Please write out the lines below without changing them, beginning at the line that has "How far is the dog's" and stopping after the line that has "1.60 meters".

_Raw data_
************

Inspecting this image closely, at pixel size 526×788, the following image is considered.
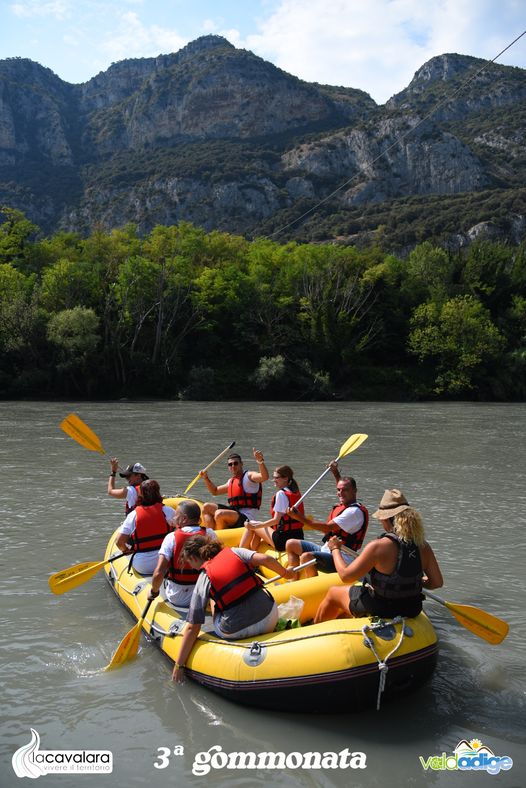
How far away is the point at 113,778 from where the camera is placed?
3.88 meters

************

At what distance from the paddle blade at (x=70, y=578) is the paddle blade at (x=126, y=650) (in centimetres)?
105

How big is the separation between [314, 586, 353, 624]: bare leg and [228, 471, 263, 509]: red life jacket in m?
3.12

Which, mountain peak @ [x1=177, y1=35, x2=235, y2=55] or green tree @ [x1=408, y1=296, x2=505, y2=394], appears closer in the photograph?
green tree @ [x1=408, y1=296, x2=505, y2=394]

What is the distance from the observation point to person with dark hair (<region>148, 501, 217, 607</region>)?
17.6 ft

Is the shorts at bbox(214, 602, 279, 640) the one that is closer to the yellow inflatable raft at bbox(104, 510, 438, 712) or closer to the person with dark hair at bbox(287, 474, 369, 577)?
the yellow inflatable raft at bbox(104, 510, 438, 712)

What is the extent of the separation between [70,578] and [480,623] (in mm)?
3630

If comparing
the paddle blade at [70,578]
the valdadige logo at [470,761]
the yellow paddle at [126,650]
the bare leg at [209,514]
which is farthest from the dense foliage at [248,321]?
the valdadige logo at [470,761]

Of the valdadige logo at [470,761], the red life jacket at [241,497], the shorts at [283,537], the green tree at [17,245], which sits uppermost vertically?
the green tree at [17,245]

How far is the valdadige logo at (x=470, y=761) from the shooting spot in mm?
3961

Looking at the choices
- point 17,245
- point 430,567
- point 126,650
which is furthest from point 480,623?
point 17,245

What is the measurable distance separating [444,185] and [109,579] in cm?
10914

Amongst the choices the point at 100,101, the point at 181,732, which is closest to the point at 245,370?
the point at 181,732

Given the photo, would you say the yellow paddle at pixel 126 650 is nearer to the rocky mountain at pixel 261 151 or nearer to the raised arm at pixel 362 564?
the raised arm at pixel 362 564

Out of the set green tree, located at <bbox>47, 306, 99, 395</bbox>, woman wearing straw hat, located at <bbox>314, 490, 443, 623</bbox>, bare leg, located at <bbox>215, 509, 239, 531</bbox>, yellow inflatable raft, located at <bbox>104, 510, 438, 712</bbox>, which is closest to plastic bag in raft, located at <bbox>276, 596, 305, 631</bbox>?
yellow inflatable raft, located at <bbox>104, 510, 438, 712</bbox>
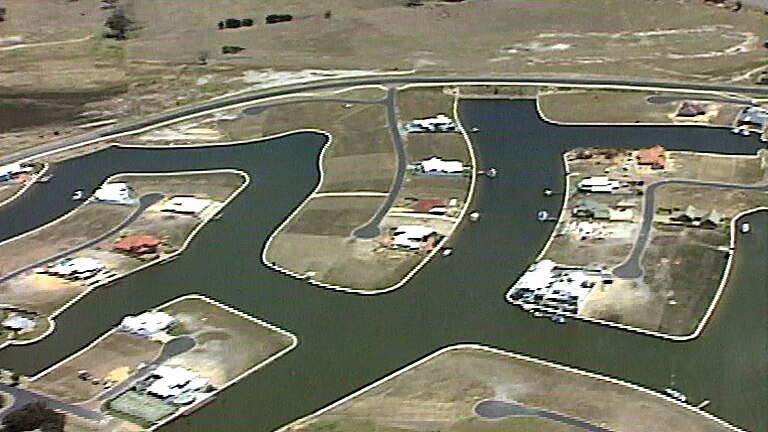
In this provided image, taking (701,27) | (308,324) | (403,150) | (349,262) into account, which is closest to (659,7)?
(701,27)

************

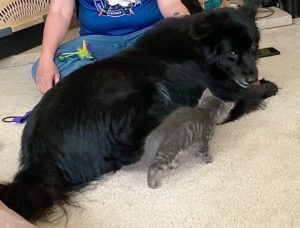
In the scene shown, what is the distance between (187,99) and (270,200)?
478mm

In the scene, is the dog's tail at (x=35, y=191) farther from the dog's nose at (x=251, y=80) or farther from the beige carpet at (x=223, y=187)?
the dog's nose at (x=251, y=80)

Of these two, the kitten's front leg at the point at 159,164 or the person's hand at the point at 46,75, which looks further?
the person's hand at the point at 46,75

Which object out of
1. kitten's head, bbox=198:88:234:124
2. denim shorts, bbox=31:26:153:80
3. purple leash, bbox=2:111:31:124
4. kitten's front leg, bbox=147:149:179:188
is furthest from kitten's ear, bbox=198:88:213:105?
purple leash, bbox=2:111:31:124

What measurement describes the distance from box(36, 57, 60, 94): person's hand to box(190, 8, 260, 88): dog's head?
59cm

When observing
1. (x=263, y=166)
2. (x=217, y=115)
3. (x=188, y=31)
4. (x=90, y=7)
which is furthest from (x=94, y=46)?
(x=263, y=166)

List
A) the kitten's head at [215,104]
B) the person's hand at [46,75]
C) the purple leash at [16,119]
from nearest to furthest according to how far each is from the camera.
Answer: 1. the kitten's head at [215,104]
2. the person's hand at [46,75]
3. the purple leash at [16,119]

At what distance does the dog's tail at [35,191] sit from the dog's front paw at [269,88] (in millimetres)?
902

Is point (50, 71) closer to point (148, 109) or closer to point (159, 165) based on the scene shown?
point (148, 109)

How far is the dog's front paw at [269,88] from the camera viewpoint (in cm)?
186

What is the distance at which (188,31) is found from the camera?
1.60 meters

************

_Solution_
How far is the dog's front paw at [269,88] from the camera viewpoint (in cm)?
186

What is the distance at which (188,31) is found from the camera?
1.60 meters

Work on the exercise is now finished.